2. Privilege/Support at the expense of ___________
The idea that life's pleasures cost something. This is a concept of postcolonial theory. Basically, your wealth or privileges exist at someone's, or some place's, or some group's expense. It's a system of power dispersal, and there are haves and have nots. The best examples are the glittering palaces of Europe. These would not exist without imperialism, slavery, and the looting of outside civilizations. So the idea I'm working with exposes this construct. Privilege, in racial terms, is the legacy of a racist social system of rank. Privilege, in terms of sex, is the legacy of a sexist system of rank. As a white man, I have to understand that my rank only exists in terms of inequity.

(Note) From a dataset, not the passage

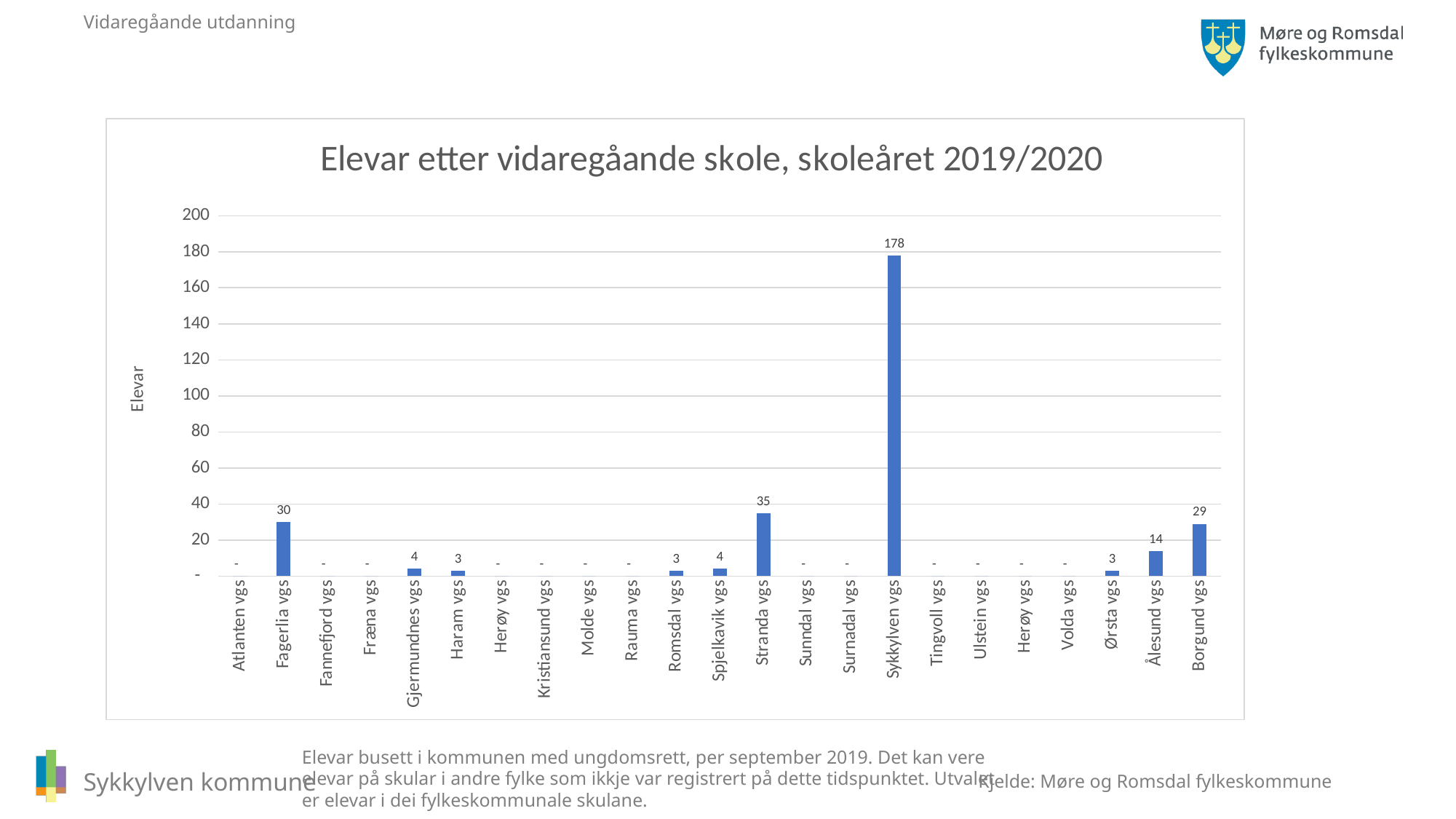
What is the difference between the values for Sykkylven vgs and Stranda vgs? 143 How many schools are listed on the x axis? 23 What is the value for Borgund vgs? 29 Which school has the highest number of students? Sykkylven vgs What kind of chart is shown on the slide? Bar chart Which has a larger value, Stranda vgs or Fagerlia vgs? Stranda vgs What is the title of the chart? Elevar etter vidaregåande skole, skoleåret 2019/2020 What is the difference between the values for Fagerlia vgs and Borgund vgs? 1 Is the value for Sykkylven vgs greater or less than 100? greater How many students are shown for Sykkylven vgs? 178 What is the value for Ålesund vgs? 14 What is the value for Stranda vgs? 35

3. The Custodians of this order.
In so many words I was born into a specific rank, like a caste. Within that caste, there is the social construction and expectation of my fulfilling it. Most white men don't even realize it. Therefore, they are the custodians of this order. Basically, the maintenance men, or the enablers (if they know what they're doing). In my instance, the question now is, why would I want to enable this? Why would I ever want power over anything other than myself? Why would I want to be separated in any way from a large family of equals? It's too much for one group to handle anyway. I'm interested in looking compassionately at the pawns of a great apparatus which, through a privatized reward system, begets ignorance endlessly, therefore not only disadvantaging society, but sapping the custodians of this system of any empathy or spiritual progress.

4. Earning Vs Giving: Ties into the themes discussed in 1, but specifically tackles the anxiety of never knowing how much you've earned, and how much has been given to you, and how this unsettles the complacency of entitlement.

5. Invisibility. White men are rarely defined as such since socially they are the perennial human. Meanwhile, everyone who is not white and male is defined linguistically by their skin, or by being a woman, or trans. When a white man is racialized and gendered, he is linguistically linked to everyone and on equal terms to the rest of the human race, vs, being ranked and separated. What does it mean to no longer have superiority, since that is only a social construct?